REQUIRED ACTION: Copy out the full listing exactly, omitting any picture it contains.

TASK MATERIAL:
═══
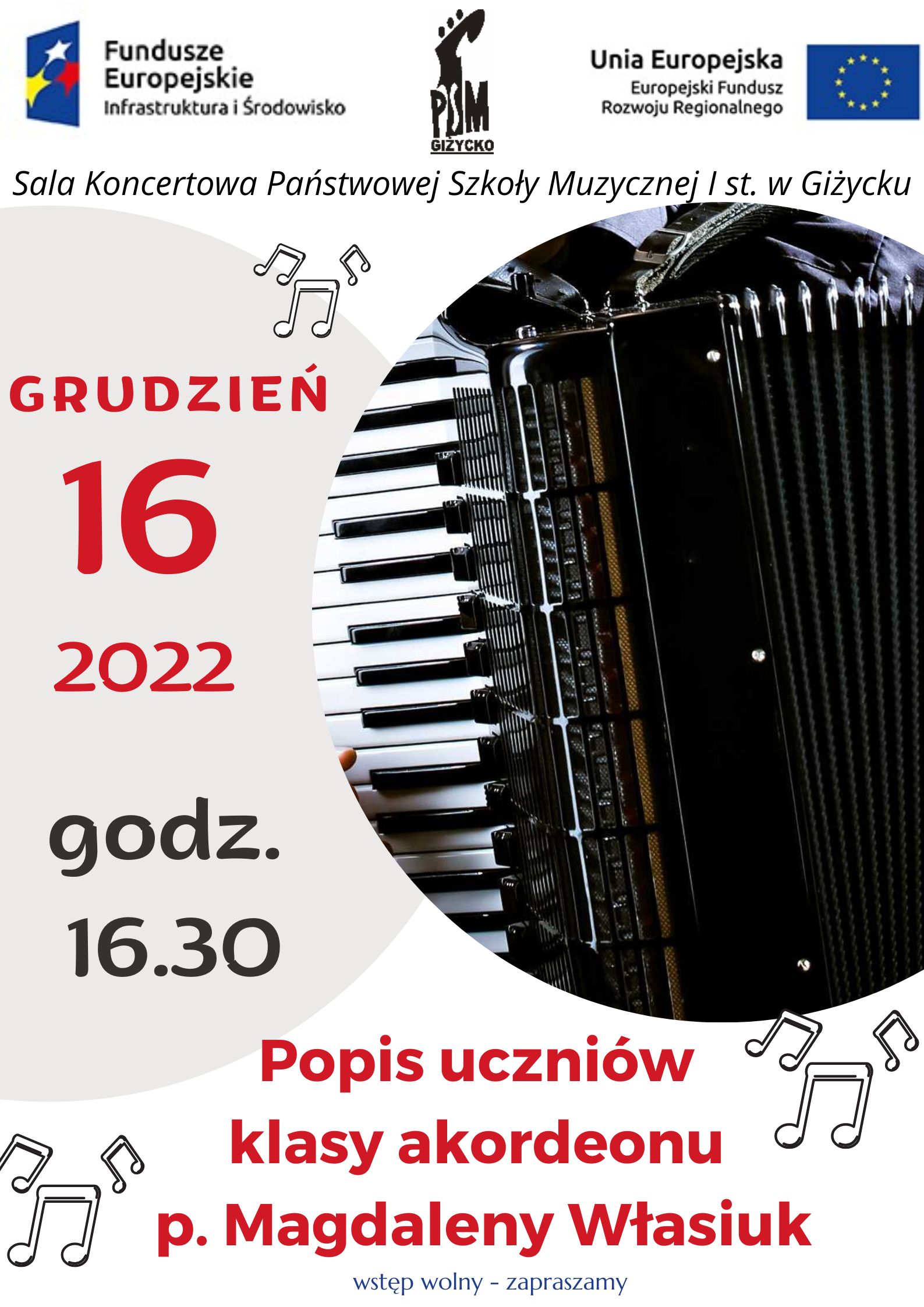 Fundusze Europejskie
Infrastruktura i Środowisko

PSM
GIŻYCKO

Unia Europejska
Europejski Fundusz Rozwoju Regionalnego

Sala Koncertowa Państwowej Szkoły Muzycznej I st. w Giżycku

GRUDZIEŃ
16
2022

godz.
16.30

Popis uczniów klasy akordeonu p. Magdaleny Własiuk

wstęp wolny - zapraszamy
═══
TASK RESPONSE:
 Fundusze Europejskie
Infrastruktura i Środowisko

PSM
GIŻYCKO

Unia Europejska
Europejski Fundusz Rozwoju Regionalnego

Sala Koncertowa Państwowej Szkoły Muzycznej I st. w Giżycku

GRUDZIEŃ
16
2022

godz.
16.30

Popis uczniów klasy akordeonu p. Magdaleny Własiuk

wstęp wolny - zapraszamy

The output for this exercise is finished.